つつんで、ひらいて
「読者が思わず手に取る美しい本」が生まれる、その舞台裏へ
2019年 93分
予告編
作品詳細
文字の書かれた紙を、くしゃくしゃにして、ひろげる。丁寧に平らにしてコピーをとる。満足げに眺める。男がなにをしているのか。わたしたちはまだわからない。彼の名は菊地信義。装幀家である。菊地はいま、新しい本の表紙にふさわしい文字を創っている。くしゃくしゃにして、ひろげ、コピーすることで、文字はかすれ、独特の風合いを醸し出す。これもブックデザインにおいては、とても重要な仕事のひとつだ。

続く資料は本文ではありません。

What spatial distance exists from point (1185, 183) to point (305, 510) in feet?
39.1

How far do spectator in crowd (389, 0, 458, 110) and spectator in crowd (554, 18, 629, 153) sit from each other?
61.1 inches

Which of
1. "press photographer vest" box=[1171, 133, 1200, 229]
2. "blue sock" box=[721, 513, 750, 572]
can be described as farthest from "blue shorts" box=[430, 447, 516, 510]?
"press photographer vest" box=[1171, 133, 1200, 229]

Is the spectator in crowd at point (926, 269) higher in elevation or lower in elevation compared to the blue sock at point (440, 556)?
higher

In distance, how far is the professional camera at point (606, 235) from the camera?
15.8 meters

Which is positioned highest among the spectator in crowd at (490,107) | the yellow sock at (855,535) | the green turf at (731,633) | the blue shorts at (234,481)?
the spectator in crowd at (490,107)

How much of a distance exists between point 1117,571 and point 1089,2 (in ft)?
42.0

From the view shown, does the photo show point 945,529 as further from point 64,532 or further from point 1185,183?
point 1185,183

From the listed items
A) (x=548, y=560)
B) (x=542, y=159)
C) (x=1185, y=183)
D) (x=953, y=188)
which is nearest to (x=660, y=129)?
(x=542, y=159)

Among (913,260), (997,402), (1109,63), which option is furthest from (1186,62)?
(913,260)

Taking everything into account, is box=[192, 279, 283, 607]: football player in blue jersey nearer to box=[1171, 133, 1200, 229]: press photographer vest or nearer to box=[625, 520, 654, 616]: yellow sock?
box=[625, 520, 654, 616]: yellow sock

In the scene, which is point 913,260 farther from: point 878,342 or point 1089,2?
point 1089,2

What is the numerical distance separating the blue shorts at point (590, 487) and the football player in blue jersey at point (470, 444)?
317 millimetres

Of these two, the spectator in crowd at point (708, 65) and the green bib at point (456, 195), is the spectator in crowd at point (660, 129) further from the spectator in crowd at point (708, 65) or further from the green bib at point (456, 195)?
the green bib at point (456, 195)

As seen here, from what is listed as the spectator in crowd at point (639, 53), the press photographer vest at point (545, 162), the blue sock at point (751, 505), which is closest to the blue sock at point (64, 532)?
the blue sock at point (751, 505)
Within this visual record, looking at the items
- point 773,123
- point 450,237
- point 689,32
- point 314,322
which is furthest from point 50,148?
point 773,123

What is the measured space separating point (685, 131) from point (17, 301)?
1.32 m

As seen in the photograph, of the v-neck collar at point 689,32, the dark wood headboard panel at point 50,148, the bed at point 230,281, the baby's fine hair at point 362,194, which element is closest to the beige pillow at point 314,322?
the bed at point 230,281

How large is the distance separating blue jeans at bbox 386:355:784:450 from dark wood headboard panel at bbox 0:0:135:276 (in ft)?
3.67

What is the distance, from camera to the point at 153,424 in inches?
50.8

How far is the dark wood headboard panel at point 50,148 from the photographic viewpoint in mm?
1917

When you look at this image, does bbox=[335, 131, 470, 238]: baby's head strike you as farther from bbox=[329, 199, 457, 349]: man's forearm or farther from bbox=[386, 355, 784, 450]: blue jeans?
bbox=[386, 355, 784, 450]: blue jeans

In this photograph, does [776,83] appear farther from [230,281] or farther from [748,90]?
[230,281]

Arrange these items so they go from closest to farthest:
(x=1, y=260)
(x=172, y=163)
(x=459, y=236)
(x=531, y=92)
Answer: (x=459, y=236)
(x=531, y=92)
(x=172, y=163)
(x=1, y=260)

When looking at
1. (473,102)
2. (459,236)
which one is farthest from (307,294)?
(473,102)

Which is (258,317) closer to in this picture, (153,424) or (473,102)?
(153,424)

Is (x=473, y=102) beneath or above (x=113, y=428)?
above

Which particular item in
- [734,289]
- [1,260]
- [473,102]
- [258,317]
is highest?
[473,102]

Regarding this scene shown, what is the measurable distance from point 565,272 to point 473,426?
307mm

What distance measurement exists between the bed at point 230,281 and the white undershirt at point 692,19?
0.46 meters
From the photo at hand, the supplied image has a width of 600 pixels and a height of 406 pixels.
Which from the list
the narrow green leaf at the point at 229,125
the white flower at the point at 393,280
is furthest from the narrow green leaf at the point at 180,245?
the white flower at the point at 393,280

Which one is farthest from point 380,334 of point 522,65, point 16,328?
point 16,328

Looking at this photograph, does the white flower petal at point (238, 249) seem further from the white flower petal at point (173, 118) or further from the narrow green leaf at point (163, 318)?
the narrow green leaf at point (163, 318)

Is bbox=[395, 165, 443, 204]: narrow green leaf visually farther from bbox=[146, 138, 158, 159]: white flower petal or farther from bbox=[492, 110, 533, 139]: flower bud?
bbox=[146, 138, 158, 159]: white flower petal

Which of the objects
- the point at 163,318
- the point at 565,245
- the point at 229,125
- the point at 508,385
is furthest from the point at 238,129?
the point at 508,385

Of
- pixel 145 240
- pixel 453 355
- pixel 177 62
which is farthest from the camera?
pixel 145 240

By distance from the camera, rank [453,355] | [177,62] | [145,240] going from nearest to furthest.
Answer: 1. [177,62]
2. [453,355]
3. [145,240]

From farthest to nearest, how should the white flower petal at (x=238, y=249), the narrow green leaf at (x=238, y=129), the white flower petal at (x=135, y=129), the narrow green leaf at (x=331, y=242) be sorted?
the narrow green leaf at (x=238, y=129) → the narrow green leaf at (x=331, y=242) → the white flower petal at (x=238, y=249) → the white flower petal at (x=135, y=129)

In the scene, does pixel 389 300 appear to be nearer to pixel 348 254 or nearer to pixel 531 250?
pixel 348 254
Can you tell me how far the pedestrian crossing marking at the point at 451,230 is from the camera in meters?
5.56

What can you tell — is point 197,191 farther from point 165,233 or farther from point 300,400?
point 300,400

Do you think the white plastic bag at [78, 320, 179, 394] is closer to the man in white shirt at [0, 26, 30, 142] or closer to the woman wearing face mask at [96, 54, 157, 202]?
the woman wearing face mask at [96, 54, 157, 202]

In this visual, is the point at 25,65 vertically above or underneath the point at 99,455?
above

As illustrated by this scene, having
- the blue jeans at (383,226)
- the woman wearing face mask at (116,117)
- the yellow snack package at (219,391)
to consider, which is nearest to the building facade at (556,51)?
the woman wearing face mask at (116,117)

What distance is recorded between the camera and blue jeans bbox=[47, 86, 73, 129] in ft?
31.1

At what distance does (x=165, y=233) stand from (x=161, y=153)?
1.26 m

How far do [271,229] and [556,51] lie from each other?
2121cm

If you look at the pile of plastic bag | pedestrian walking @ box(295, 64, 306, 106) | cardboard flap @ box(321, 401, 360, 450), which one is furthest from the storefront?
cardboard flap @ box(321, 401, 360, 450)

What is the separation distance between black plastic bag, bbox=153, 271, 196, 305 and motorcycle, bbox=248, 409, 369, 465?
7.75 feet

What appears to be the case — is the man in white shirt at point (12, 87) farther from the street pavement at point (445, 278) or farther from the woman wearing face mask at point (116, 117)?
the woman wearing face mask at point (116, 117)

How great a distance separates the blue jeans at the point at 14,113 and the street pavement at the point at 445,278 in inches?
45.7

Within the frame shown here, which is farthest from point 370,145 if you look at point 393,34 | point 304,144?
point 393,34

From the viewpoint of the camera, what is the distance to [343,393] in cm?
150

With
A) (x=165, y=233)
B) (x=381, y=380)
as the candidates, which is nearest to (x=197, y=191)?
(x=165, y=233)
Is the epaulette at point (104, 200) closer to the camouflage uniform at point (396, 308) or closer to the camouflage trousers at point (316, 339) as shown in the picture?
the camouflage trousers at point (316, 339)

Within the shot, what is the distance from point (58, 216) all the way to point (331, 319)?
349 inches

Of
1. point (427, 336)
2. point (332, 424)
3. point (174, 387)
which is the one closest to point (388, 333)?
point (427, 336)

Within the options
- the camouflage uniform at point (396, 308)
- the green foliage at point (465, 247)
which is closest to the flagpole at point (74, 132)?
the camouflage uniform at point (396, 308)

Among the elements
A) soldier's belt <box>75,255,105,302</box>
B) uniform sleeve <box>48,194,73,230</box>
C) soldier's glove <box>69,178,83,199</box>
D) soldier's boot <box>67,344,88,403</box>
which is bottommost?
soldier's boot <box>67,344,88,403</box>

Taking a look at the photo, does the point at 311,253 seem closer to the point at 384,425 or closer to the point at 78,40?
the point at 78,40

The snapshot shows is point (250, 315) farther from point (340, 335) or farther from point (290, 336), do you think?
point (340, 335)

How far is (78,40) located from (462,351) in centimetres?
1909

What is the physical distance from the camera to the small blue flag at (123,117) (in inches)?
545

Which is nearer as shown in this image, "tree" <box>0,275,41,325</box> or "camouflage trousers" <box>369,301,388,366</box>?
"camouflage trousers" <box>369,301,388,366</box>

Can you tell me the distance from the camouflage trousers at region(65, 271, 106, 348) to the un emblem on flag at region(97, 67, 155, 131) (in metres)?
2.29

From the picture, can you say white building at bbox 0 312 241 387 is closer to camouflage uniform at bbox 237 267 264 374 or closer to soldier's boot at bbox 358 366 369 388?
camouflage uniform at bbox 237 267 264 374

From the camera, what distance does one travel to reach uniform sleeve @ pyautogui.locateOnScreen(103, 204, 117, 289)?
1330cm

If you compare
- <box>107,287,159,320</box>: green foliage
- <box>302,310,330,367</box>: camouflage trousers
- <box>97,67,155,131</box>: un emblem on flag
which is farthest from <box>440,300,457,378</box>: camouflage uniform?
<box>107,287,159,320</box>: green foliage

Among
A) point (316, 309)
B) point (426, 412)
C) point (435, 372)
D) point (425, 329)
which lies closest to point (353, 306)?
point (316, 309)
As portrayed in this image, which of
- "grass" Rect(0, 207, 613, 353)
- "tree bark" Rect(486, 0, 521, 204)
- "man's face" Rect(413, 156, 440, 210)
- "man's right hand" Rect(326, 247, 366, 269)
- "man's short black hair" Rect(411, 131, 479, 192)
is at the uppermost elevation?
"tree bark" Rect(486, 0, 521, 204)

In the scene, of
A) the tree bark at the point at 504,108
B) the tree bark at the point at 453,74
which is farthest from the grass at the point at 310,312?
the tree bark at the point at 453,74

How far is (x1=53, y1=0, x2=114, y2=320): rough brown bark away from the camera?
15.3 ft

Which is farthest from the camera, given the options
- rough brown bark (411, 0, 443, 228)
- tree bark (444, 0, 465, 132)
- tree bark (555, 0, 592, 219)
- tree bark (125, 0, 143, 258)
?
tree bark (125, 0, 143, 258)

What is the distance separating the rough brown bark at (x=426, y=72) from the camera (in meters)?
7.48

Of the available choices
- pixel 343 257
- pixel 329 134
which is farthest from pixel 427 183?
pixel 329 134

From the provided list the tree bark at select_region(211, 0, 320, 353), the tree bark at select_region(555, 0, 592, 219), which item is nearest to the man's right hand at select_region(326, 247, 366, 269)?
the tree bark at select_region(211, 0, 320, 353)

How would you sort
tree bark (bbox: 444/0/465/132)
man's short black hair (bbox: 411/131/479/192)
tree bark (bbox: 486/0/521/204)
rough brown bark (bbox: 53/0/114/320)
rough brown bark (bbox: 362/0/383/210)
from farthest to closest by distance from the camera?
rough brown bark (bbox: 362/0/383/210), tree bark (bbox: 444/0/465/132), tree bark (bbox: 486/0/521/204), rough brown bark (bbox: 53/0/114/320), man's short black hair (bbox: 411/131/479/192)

見つめるのは、菊地の指先から生まれる、製本にいたるまでの「ものづくり」の過程。そこから「本を装幀する」行為の一部始終が具体的に浮き彫りになる。それと同時に、菊地の担当編集者や弟子のデザイナーらの証言が、頑固に一途に、本そのものと向き合い、変わりゆく時代の中で変わらない仕事を掴みとる人間の姿を映し出す。「デザインは設計ではなく『こさえること』」と語る菊地信義。銀座の事務所、そして鎌倉の自宅。彼の行動、言動を慈しむように追いかけていく。